**What is being asked**: Copy the data from the line with "What separation can" to the line with "0.45 meters" word for word.
•••••
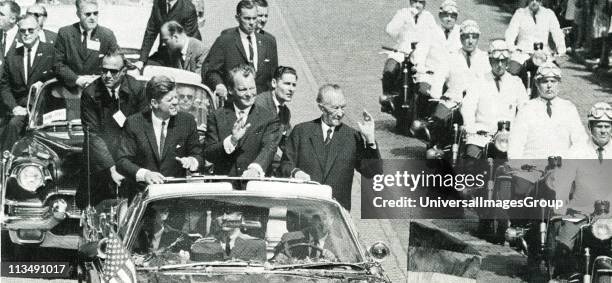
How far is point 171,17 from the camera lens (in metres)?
12.8

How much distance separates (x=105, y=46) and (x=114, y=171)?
6.83 feet

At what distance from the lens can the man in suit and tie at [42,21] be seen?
12195mm

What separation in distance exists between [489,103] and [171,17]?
2.56 m

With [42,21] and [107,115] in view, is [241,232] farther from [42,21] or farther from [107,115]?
[42,21]

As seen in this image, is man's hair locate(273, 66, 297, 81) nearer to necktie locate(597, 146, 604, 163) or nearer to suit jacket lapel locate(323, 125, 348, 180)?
suit jacket lapel locate(323, 125, 348, 180)

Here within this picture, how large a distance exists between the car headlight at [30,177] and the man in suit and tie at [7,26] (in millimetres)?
1622

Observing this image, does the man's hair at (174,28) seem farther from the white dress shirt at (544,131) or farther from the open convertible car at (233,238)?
the open convertible car at (233,238)

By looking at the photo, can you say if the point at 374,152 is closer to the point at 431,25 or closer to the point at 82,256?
the point at 82,256

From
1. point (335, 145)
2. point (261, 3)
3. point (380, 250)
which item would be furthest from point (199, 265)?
point (261, 3)

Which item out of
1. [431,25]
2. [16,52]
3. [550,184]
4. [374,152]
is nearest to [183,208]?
[374,152]

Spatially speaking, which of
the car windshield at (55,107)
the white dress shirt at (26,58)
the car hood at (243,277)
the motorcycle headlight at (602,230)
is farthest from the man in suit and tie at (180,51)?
the car hood at (243,277)

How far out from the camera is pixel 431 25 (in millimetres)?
13781

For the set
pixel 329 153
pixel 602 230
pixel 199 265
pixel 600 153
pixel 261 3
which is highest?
pixel 261 3

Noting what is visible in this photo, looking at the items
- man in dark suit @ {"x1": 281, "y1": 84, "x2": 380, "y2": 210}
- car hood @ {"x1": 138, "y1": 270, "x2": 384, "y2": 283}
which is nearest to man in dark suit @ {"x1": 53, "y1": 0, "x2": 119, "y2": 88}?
man in dark suit @ {"x1": 281, "y1": 84, "x2": 380, "y2": 210}
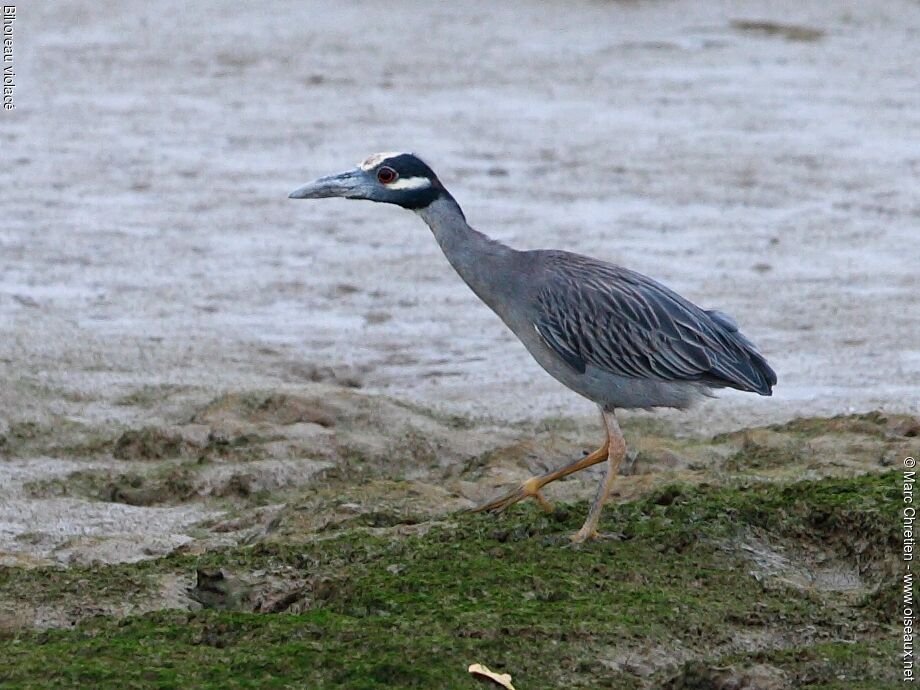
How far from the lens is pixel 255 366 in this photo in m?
9.22

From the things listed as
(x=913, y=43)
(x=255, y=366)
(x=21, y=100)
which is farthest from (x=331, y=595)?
(x=913, y=43)

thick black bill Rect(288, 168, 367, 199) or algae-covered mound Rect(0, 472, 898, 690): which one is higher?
thick black bill Rect(288, 168, 367, 199)

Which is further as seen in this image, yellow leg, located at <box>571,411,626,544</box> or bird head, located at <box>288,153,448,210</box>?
bird head, located at <box>288,153,448,210</box>

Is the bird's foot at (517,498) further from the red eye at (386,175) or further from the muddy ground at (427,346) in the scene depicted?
the red eye at (386,175)

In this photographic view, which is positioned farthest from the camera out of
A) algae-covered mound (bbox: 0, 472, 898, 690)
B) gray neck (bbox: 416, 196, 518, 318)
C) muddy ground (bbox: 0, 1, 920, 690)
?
gray neck (bbox: 416, 196, 518, 318)

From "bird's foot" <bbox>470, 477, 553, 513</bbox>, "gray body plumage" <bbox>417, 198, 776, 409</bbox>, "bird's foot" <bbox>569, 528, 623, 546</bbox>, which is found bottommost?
"bird's foot" <bbox>470, 477, 553, 513</bbox>

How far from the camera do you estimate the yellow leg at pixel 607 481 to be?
5.95 metres

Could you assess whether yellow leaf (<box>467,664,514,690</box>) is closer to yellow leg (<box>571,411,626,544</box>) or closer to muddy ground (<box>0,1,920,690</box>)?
muddy ground (<box>0,1,920,690</box>)

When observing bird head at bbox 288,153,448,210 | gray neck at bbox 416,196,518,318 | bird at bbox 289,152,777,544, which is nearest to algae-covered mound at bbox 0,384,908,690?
bird at bbox 289,152,777,544

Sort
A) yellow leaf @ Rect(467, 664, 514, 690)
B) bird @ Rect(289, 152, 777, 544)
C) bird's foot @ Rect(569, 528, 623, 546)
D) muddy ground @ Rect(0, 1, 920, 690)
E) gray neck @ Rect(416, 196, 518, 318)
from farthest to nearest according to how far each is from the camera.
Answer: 1. gray neck @ Rect(416, 196, 518, 318)
2. bird @ Rect(289, 152, 777, 544)
3. bird's foot @ Rect(569, 528, 623, 546)
4. muddy ground @ Rect(0, 1, 920, 690)
5. yellow leaf @ Rect(467, 664, 514, 690)

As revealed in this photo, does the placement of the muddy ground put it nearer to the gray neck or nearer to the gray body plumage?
the gray body plumage

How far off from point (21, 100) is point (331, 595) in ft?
32.0

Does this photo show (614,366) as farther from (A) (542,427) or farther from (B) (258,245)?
(B) (258,245)

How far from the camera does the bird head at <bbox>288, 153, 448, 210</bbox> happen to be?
264 inches
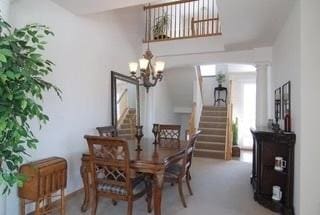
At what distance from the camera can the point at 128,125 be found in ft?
17.7

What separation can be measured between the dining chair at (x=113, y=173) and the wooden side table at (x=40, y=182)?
455 millimetres

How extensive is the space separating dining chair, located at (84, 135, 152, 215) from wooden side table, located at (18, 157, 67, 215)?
0.45 meters

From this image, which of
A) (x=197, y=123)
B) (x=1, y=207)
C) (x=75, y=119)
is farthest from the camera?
(x=197, y=123)

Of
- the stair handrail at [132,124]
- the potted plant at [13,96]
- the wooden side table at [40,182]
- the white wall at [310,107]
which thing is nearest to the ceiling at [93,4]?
the potted plant at [13,96]

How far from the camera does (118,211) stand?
322 centimetres

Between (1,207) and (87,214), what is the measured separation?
0.94 meters

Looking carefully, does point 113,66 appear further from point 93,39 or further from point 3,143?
point 3,143

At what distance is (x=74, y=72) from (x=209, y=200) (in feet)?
9.14

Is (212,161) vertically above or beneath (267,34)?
beneath

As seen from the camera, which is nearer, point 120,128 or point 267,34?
point 267,34

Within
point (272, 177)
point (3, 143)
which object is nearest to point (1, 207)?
point (3, 143)

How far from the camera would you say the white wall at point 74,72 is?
333cm

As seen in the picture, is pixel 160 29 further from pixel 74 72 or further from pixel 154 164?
pixel 154 164

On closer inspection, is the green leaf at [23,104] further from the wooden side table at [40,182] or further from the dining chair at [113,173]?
the wooden side table at [40,182]
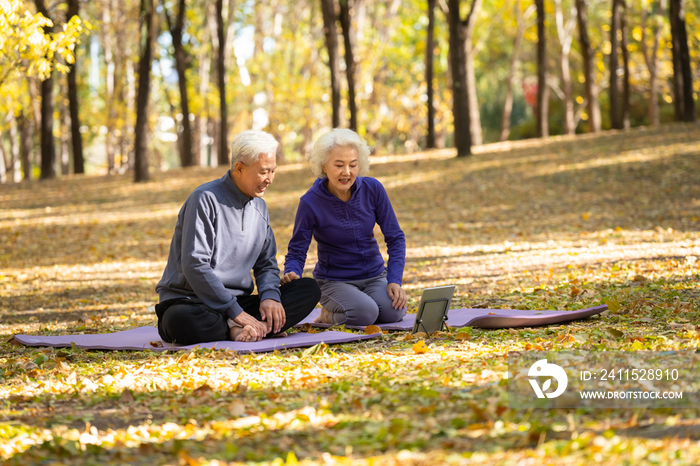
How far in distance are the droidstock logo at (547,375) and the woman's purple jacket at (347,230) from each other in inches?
70.6

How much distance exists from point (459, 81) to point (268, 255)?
13.2m

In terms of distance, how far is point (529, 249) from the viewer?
9570mm

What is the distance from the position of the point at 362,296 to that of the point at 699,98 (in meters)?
30.3

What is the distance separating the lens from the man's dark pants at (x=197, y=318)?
4387 millimetres

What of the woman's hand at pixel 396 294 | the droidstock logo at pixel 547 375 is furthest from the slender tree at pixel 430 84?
the droidstock logo at pixel 547 375

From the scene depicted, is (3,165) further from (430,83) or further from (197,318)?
(197,318)

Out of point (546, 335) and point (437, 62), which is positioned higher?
point (437, 62)

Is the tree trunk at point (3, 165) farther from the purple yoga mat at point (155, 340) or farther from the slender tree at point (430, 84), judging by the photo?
the purple yoga mat at point (155, 340)

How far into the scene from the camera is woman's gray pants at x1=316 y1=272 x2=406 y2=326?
→ 4988 millimetres

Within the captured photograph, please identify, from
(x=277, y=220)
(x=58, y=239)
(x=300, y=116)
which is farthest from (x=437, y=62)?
(x=58, y=239)

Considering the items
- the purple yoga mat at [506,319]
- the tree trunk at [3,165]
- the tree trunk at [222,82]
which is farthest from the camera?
the tree trunk at [3,165]

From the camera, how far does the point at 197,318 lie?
4387mm

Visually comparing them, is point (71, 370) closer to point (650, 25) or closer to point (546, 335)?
point (546, 335)

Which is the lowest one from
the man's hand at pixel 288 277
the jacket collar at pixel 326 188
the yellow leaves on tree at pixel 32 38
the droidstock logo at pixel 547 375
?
the droidstock logo at pixel 547 375
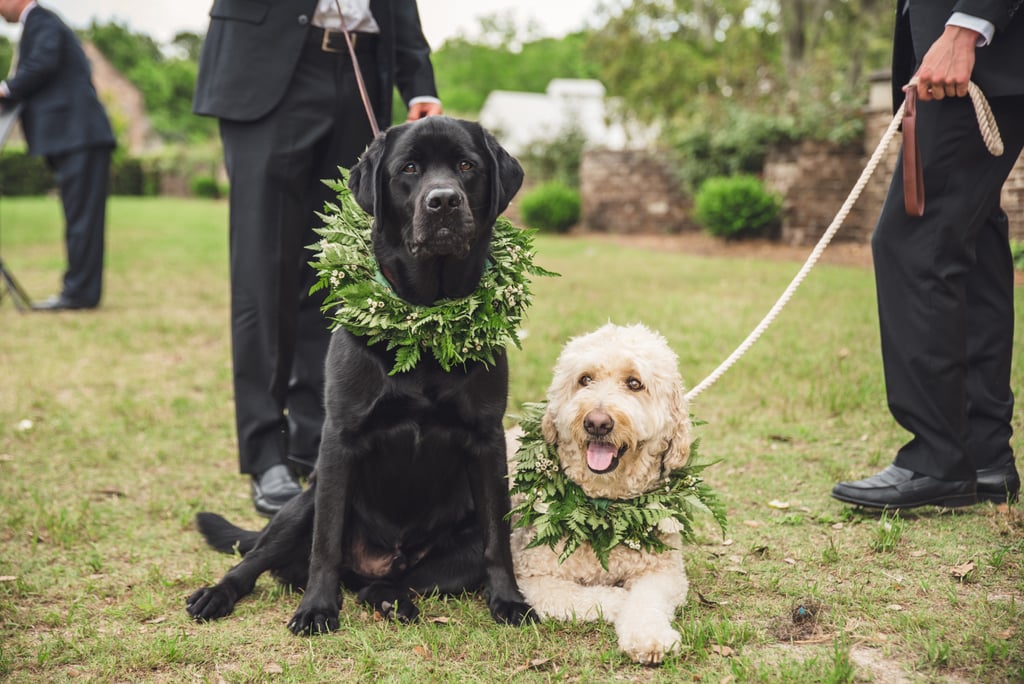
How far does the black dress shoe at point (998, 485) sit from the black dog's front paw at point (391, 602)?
246 centimetres

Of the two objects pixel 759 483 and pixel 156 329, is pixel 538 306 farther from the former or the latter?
pixel 759 483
•••••
**Solution**:
What separation can be measured between the dining chair at (x=113, y=173) and the wooden side table at (x=40, y=182)?
455 millimetres

How extensive is the space separating dining chair, located at (84, 135, 152, 215) from wooden side table, located at (18, 157, 67, 215)?
0.45 meters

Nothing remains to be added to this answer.